Armillita y el rabo de Tenor
Hijo de otra figura ilustre, Miguel Espinosa Meléndez "Armillita Chico" pasó con nota sobresaliente una prueba de fuego, que fue el momento culminante de su mejor temporada capitalina (en tres corridas cinco orejas y un rabo), tiempo en que pareció al fin decidido a escalar la cumbre aprovechando el arte de lujo y el don del temple que Dios le dio. Fue con el cierraplaza "Tenor", inédito aún ante el triunfo arrollador de sus alternantes a causa de la invalidez del retinto "Artista", su primero, al que toreó muy bien de capa y tardó en despachar, por lo que le enviaron un aviso.

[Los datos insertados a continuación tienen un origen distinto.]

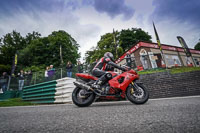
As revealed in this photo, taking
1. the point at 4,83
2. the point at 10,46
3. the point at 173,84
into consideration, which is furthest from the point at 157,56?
the point at 10,46

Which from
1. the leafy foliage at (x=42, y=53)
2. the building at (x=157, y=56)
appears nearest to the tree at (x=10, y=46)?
the leafy foliage at (x=42, y=53)

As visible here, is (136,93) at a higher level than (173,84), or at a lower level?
→ lower

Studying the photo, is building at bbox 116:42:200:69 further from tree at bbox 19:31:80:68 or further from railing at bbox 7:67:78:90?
tree at bbox 19:31:80:68

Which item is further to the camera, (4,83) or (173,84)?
(4,83)

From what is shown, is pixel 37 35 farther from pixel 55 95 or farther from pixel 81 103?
pixel 81 103

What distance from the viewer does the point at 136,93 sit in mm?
3451

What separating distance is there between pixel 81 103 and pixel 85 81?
0.74m

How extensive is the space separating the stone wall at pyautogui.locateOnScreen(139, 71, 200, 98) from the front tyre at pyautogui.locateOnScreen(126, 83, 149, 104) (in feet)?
9.64

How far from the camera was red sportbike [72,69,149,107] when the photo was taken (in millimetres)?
3426

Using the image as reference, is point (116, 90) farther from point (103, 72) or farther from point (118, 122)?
point (118, 122)

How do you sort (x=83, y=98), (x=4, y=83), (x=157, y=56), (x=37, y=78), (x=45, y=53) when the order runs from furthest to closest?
(x=45, y=53), (x=4, y=83), (x=37, y=78), (x=157, y=56), (x=83, y=98)

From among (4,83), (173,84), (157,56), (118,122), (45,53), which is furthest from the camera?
(45,53)

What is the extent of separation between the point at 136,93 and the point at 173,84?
3817 millimetres

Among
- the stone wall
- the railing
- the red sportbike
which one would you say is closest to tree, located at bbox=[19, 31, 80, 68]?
the railing
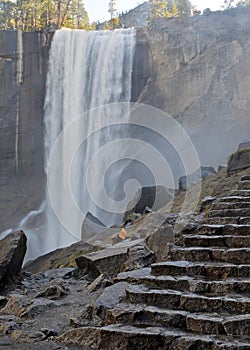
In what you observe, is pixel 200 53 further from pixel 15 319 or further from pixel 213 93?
pixel 15 319

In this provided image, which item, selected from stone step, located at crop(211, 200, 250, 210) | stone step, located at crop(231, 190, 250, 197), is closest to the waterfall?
stone step, located at crop(231, 190, 250, 197)

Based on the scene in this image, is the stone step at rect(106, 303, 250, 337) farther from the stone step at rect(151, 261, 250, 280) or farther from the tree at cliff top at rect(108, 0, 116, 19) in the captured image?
the tree at cliff top at rect(108, 0, 116, 19)

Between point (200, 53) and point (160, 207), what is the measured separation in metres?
15.8

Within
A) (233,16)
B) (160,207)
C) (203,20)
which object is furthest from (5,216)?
(233,16)

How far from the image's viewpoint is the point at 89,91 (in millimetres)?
30156

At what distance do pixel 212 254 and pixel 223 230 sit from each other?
0.80 m

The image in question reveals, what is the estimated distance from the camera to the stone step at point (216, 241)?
5.73 meters

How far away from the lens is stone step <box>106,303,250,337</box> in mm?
3900

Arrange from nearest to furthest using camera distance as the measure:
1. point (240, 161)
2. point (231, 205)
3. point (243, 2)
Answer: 1. point (231, 205)
2. point (240, 161)
3. point (243, 2)

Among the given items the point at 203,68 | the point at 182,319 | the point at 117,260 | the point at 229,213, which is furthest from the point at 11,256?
the point at 203,68

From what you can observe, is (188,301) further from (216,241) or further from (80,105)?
(80,105)

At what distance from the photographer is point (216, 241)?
19.5 ft

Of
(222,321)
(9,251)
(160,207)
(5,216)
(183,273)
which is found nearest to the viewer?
(222,321)

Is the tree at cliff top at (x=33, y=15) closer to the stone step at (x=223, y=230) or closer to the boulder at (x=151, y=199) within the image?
the boulder at (x=151, y=199)
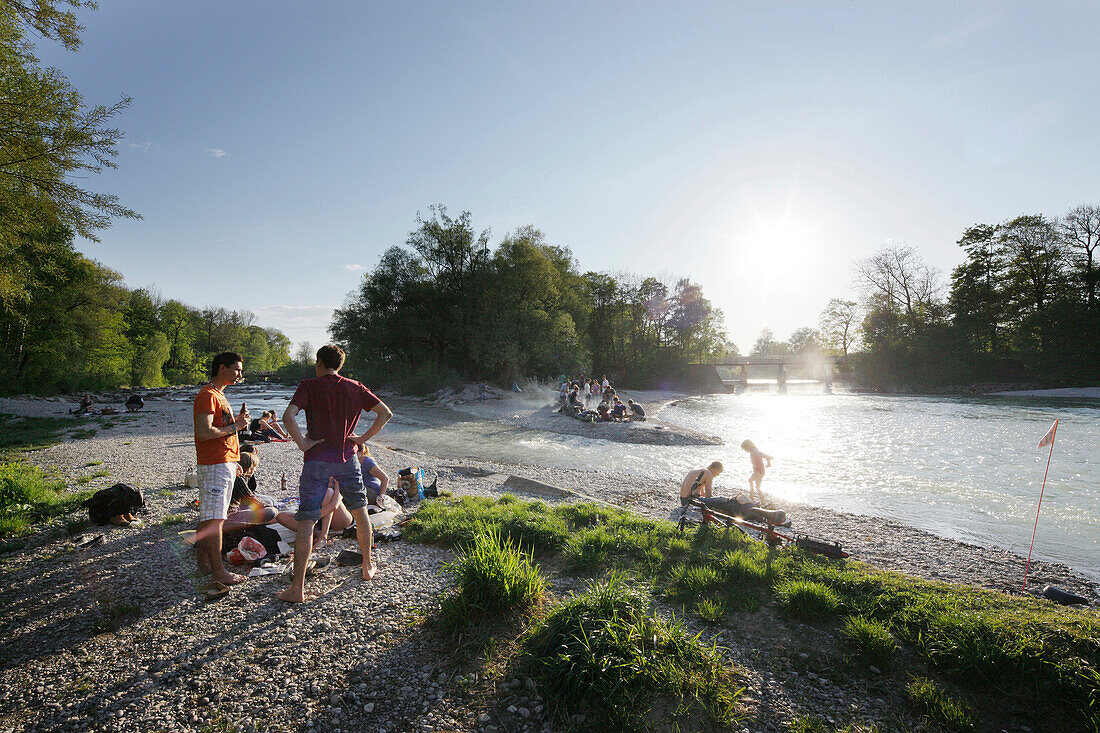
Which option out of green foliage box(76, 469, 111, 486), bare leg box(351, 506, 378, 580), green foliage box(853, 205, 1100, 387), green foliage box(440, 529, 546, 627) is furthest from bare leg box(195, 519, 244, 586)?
green foliage box(853, 205, 1100, 387)

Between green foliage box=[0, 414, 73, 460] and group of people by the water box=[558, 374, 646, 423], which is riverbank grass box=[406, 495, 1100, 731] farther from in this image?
group of people by the water box=[558, 374, 646, 423]

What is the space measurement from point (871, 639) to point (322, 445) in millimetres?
4990

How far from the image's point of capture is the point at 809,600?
4.31 m

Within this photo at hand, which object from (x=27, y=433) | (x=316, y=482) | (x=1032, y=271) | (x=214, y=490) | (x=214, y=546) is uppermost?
(x=1032, y=271)

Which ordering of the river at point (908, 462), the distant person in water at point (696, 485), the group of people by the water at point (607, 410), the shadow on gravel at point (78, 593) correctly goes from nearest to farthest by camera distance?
the shadow on gravel at point (78, 593), the distant person in water at point (696, 485), the river at point (908, 462), the group of people by the water at point (607, 410)

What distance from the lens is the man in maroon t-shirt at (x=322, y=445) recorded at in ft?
13.0

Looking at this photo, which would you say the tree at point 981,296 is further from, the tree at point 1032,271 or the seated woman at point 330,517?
the seated woman at point 330,517

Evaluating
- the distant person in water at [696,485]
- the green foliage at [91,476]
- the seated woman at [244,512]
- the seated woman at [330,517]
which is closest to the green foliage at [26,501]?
the green foliage at [91,476]

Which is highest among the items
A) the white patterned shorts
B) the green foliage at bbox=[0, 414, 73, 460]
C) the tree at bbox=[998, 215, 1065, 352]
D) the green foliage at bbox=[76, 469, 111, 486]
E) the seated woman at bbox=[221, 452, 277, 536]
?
→ the tree at bbox=[998, 215, 1065, 352]

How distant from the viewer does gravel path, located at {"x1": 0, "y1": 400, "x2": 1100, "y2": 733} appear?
9.05ft

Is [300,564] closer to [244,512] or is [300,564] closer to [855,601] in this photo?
[244,512]

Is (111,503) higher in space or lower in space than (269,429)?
higher

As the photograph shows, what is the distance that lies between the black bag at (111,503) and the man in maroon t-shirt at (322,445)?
394cm

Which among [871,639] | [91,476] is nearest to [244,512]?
[91,476]
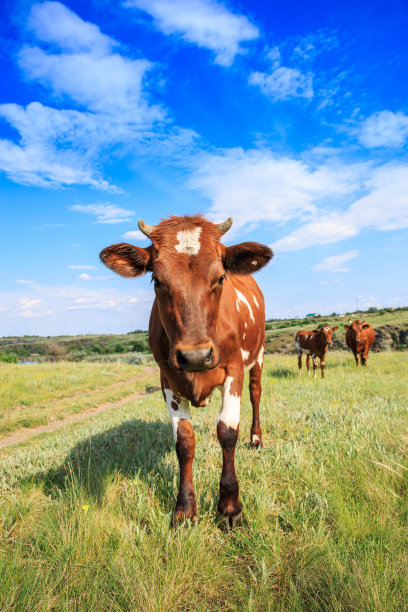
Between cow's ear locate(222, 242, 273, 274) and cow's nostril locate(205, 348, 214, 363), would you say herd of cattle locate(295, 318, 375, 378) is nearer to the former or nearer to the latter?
cow's ear locate(222, 242, 273, 274)

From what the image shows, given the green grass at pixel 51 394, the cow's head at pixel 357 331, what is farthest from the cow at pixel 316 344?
the green grass at pixel 51 394

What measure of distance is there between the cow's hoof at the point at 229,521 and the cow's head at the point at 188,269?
1.39 meters

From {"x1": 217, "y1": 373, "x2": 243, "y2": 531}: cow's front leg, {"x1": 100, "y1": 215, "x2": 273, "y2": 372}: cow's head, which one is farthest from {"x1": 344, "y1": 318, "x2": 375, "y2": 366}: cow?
{"x1": 100, "y1": 215, "x2": 273, "y2": 372}: cow's head

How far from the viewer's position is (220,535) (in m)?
2.69

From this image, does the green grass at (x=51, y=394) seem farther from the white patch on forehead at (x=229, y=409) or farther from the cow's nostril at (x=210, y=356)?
the cow's nostril at (x=210, y=356)

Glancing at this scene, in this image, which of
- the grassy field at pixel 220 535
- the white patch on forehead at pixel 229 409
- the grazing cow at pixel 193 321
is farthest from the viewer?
the white patch on forehead at pixel 229 409

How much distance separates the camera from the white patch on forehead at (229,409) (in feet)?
10.9

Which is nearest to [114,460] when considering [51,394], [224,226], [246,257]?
[246,257]

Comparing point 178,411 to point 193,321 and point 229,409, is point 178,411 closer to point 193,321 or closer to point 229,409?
point 229,409

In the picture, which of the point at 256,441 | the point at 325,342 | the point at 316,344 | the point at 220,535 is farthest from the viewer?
the point at 316,344

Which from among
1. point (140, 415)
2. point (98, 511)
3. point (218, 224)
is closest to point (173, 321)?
point (218, 224)

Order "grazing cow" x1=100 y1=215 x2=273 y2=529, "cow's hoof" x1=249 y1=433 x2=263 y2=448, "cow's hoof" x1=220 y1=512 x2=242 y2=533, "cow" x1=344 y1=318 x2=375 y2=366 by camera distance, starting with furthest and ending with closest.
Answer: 1. "cow" x1=344 y1=318 x2=375 y2=366
2. "cow's hoof" x1=249 y1=433 x2=263 y2=448
3. "cow's hoof" x1=220 y1=512 x2=242 y2=533
4. "grazing cow" x1=100 y1=215 x2=273 y2=529

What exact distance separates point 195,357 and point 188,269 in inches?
31.0

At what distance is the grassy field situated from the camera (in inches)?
74.6
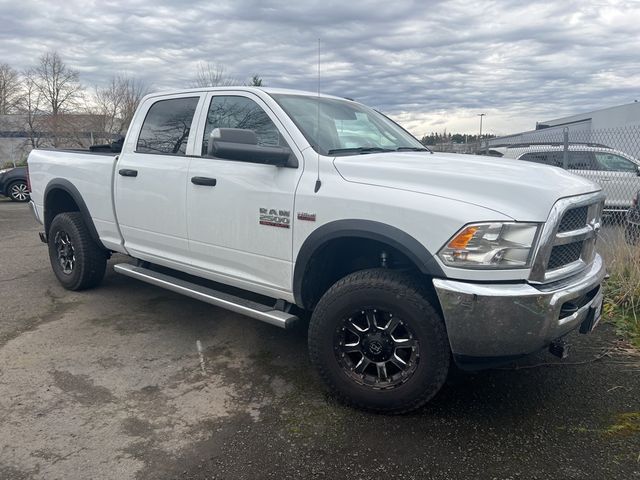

"Tenor", negro y veleto, el más armado del encierro de Begoña, fue bueno sin más, y Miguel, con una casta torera que luego él mismo pondría en entredicho, cuajaría la más emotiva de sus faenas. La llama de la expectación quedó encendida a partir de los cuatro enormes pares de banderillas compartidos por Miguel y Arruza, réplica del segundo tercio del toro anterior. Algo mermó las facultades de "Tenor", pero en todo caso abrirían paso a la rareza de un Armillita plantadísimo cuando, en plena euforia izquierdista, el de Begoña quedó detenido a medio palmo del muslo del torero y este permaneció impávido hasta consumar un natural purísimo, que fue como la cereza que nos hizo agua la boca. Allí rompieron la faena y la plaza entera, rendida ante tanta majeza. Tras la gran faena faltaba tan solo la estocada, un volapié en lo alto, para desatar la petición de las orejas y el rabo, que el juez se apresuró a conceder.
El colofón fue la apotéosica la vuelta al ruedo de los tres alternantes y Carlos Orozco, representante de la ganadería. Vuelta lenta y saboreada, porque el público no se quería ir.
Contexto futbolero
La gran cazuela registró un lleno absoluto sin importar que, a la misma hora, la Selección Mexicana jugara, contra un equipo alemán y televisado desde Los Ángeles, su último partido de preparación previo al inminente Mundial México 86.